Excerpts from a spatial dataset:
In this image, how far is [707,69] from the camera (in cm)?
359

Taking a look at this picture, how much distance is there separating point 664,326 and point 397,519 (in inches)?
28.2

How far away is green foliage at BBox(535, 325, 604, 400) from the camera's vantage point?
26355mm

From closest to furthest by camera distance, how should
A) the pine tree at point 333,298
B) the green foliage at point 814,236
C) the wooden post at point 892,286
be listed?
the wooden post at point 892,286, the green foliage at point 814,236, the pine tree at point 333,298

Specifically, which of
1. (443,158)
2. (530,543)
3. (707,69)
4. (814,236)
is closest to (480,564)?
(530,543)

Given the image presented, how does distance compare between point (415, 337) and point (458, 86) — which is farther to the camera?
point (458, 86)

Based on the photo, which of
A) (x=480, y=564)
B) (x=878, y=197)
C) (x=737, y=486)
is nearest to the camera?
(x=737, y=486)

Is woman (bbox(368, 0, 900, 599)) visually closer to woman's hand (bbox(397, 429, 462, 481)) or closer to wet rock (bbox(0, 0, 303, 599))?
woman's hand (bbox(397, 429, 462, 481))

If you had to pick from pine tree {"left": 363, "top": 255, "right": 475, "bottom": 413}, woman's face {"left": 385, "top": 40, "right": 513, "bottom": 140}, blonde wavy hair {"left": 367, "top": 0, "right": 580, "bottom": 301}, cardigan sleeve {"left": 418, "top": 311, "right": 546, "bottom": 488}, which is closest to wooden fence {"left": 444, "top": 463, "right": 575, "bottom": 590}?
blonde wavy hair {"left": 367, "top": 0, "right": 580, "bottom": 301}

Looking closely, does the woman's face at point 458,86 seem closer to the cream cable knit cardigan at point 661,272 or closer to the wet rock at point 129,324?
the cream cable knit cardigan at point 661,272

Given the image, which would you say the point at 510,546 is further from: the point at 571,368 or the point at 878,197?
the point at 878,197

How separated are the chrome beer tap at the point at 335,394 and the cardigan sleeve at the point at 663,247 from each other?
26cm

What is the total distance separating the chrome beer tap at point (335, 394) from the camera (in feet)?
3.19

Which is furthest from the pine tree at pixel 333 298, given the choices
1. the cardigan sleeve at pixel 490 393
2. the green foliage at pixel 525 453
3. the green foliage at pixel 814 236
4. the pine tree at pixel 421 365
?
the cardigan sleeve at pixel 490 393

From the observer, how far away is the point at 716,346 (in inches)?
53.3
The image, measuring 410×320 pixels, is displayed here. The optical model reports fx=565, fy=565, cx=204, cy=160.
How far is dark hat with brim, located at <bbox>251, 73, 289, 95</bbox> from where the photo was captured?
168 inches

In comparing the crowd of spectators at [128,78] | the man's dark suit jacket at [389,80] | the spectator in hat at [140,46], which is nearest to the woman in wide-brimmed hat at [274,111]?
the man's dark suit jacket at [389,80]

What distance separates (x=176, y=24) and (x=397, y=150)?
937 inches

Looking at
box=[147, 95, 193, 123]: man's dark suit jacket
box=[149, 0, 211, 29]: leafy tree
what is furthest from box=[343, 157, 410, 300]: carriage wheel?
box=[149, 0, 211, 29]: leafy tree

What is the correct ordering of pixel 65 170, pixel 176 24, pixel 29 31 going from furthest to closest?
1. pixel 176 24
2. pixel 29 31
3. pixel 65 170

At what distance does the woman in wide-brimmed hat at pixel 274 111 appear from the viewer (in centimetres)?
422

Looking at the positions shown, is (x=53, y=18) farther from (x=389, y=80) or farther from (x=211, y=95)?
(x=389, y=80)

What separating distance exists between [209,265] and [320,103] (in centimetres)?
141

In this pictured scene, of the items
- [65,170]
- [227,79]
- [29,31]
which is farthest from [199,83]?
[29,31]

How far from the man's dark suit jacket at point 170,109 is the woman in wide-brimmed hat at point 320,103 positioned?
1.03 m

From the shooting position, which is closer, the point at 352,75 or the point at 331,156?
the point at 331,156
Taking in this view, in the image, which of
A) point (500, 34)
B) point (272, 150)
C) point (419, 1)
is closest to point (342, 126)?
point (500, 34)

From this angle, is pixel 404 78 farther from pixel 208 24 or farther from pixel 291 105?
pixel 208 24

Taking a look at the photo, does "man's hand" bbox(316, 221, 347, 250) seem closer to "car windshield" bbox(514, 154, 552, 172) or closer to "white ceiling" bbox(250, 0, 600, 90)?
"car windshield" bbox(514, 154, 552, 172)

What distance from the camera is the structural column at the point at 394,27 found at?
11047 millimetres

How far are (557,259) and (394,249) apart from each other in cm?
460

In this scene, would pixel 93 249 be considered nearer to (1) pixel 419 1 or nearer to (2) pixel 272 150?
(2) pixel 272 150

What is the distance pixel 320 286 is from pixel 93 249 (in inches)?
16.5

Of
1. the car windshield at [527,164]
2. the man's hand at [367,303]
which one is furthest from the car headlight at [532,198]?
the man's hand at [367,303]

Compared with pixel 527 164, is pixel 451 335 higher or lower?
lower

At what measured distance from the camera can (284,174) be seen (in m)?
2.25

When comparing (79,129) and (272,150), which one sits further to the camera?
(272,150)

Exercise instructions » Reproduce everything from the line containing "In this scene, would" down to the end of the items, word for word.

Written answer »
In this scene, would pixel 93 249 be considered nearer to (1) pixel 419 1 or nearer to (2) pixel 272 150?
(2) pixel 272 150

What is the distance pixel 320 286 is from pixel 93 249 (in inches)?
16.5

Of
1. the car windshield at [527,164]
2. the man's hand at [367,303]
which one is furthest from the car headlight at [532,198]?
the man's hand at [367,303]

Compared with pixel 527 164, is pixel 451 335 higher or lower?
lower

At what measured distance from the camera can (284,174) be seen (in m)?
2.25

When comparing (79,129) and (272,150), which one sits further to the camera?
(272,150)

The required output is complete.